Yardstick - Benchmarking Framework

Yardstick is a framework for writing benchmarks. Specifically it helps with writing benchmarks for clustered or otherwise distributed systems.

The framework comes with a default set of probes that collect various metrics during benchmark execution. Probes can be turned on or off in configuration. You can use a probe for measuring throughput and latency, or a probe that gathers vmstat statistics, etc... At the end of benchmark execution, Yardstick automatically produces files with probe points.

GridGain Benchmarks On Yardstick

See Yardstick GridGain Benchmarks as an example of Yardstick framework usage.

Screenshots

Click on individual graphs to Zoom In

Available Probes

ThroughputLatencyProbe - measures throughput and latency
DStatProbe - collects information provided by Linux/Unix ‘dstat’ command, such as various network, CPU, or memory metrics
VmStatProbe - collects information provided by Linux/Unix ‘vmstat’ command (which is a subset of ‘dstat’ command), such as various network, CPU, or memory metrics
PercentileProbe - tracks the latency of each individual request and collects the time frame bucket

Creating Yardstick Benchmarks

There are two main interfaces that need to be implemented, BenchmarkServer and BenchmarkDriver:

BenchmarkDriver is an instance of the benchmark that performs some operation that needs to be tested.
BenchmarkServer is the remote server that the BenchmarkDriver communicates with.

You can benchmark any distributed operation with Yardstick. For example, if you have to measure message processing time in your application, then you can put message sending logic into BenchmarkDriver, and message processing logic to one or more remote BenchmarkServers.

It is as simple as this.
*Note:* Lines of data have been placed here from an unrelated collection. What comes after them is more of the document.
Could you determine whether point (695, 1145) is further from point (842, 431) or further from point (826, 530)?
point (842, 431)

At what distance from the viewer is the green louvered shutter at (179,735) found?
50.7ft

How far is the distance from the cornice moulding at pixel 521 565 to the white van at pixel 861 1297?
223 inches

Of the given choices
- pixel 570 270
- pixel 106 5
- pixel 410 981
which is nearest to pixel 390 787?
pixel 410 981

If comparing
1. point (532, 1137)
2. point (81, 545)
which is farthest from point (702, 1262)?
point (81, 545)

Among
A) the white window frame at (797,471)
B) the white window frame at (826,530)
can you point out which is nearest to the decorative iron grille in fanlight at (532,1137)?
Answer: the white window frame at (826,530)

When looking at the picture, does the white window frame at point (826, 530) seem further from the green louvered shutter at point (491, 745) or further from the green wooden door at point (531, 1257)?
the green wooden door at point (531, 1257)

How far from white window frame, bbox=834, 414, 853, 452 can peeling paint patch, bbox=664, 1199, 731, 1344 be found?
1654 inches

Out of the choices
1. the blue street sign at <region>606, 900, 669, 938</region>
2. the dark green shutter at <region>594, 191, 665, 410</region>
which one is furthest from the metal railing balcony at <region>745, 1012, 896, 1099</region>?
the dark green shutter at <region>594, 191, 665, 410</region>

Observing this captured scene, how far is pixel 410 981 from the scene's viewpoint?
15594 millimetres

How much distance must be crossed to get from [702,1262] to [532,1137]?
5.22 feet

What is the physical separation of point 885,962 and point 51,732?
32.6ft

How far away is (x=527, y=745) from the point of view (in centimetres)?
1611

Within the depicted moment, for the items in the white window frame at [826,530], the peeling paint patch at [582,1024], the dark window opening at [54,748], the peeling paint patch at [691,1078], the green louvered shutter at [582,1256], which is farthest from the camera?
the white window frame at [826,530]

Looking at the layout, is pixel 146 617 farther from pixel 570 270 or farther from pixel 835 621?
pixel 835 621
Yardstick will measure throughput, latency, and other metrics for you automatically and produce nice graphs at the end.

Examples

You can find Yardstick benchmark examples in

org.yardstickframework.examples package
Yardstick GridGain Benchmark Repository

Running Yardstick Benchmarks

The easiest way to run benchmarks is by executing bin/benchmark-run-all.sh script which will automatically start benchmark driver and remote servers base based on the properties file passed in (config/benchmark.properties used by default):

$ bin/benchmark-run-all.sh config/benchmark.properties

This script will automatically restart benchmark driver and remote servers for every benchmark configuration provided in config/benchmark.properties file.

At the end of the run, you can generate graphs by executing bin/jfreechart-graph-gen.sh script with folders that contain benchmark results.
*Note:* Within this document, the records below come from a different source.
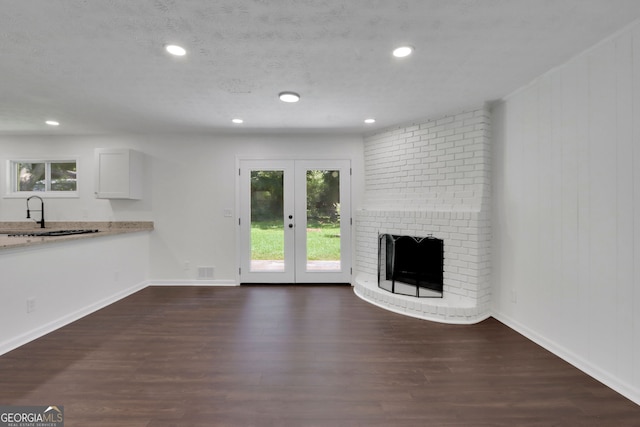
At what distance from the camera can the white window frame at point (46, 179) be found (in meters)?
4.18

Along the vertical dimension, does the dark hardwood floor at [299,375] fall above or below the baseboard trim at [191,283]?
below

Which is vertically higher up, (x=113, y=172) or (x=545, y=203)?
(x=113, y=172)

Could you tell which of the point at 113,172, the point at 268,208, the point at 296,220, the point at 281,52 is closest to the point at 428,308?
the point at 296,220

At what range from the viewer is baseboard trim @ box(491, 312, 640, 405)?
1.75 metres

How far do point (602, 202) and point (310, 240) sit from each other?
323 cm

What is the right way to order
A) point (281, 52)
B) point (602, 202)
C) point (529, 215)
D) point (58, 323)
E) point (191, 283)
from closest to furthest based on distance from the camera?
1. point (602, 202)
2. point (281, 52)
3. point (529, 215)
4. point (58, 323)
5. point (191, 283)

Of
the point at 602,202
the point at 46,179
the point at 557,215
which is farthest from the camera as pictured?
the point at 46,179

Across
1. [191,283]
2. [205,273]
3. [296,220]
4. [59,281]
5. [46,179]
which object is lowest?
[191,283]

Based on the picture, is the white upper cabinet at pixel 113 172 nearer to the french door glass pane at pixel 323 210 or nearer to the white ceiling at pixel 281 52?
the white ceiling at pixel 281 52

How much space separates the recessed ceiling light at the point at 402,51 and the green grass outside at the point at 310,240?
8.62 feet

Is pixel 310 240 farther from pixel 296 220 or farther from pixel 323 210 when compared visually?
pixel 323 210

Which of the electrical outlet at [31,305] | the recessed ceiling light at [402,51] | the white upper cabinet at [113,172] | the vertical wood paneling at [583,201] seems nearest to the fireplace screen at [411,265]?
the vertical wood paneling at [583,201]

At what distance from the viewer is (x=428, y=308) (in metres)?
2.98

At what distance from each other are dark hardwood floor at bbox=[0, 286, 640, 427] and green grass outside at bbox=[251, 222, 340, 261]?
1334 millimetres
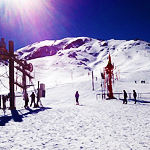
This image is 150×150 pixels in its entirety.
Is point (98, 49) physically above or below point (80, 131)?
above

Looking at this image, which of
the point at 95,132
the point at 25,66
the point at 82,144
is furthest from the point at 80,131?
the point at 25,66

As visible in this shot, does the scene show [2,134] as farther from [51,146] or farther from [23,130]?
[51,146]

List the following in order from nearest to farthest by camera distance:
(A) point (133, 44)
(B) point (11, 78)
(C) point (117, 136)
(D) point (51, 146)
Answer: (D) point (51, 146)
(C) point (117, 136)
(B) point (11, 78)
(A) point (133, 44)

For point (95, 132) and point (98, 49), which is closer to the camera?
point (95, 132)

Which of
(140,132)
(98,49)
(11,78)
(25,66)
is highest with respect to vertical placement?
(98,49)

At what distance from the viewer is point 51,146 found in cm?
571

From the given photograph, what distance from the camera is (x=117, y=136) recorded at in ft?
22.4

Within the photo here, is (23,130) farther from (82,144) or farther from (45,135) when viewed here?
(82,144)

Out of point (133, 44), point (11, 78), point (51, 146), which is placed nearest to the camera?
point (51, 146)

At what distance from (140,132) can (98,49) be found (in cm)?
19296

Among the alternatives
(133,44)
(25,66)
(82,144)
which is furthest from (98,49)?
(82,144)

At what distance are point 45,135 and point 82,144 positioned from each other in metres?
1.93

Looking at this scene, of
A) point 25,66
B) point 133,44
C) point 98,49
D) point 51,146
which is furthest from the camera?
point 98,49

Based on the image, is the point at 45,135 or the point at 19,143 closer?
the point at 19,143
$ bin/jfreechart-graph-gen.sh -i results_2014-05-16_00-28-01 results_2014-05-15_18-38-14

Starting Remote Servers

If you do not wish to run bin/benchmark-run-all.sh script and prefer to have more control over starting and stopping remote servers, you can use benchmark-servers-start.sh script directly.
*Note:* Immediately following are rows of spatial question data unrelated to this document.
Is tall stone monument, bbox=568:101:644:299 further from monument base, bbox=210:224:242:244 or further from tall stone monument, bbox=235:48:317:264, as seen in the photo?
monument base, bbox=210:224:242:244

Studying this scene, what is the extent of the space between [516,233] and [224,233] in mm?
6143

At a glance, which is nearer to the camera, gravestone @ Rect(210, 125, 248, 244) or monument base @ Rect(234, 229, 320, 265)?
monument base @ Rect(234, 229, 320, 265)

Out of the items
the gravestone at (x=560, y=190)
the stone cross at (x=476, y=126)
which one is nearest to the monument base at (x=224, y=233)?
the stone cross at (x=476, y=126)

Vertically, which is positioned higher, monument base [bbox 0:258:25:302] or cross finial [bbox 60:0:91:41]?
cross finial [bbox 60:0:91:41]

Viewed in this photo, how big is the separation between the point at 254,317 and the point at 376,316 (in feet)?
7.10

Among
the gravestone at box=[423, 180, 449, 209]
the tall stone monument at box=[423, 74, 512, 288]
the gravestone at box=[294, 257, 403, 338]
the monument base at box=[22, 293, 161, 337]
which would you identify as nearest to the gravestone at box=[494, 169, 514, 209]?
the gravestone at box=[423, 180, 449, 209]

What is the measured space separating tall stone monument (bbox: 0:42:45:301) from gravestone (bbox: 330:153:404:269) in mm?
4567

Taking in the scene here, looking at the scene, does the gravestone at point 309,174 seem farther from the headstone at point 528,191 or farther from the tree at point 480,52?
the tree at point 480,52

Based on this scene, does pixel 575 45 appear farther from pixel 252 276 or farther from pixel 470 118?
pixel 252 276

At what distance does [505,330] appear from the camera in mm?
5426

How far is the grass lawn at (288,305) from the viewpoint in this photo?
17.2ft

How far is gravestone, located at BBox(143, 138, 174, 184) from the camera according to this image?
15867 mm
$ bin/benchmark-servers-start.sh config/benchmark.properties

Server Log Files are stored in the logs-<current time>/logs_servers folder.

Starting Benchmark Driver

Again, if you do not wish to run bin/benchmark-run-all.sh script, you can start benchmark driver directly by executing benchmark-driver-start.sh script.

$ bin/benchmark-driver-start.sh config/benchmark.properties

Driver Log Files are stored in the logs-<current time>/logs_drivers folder.

Stopping Remote Servers

To stop remote servers after the benchmark is finished, you can execute benchmark-servers-stop.sh script.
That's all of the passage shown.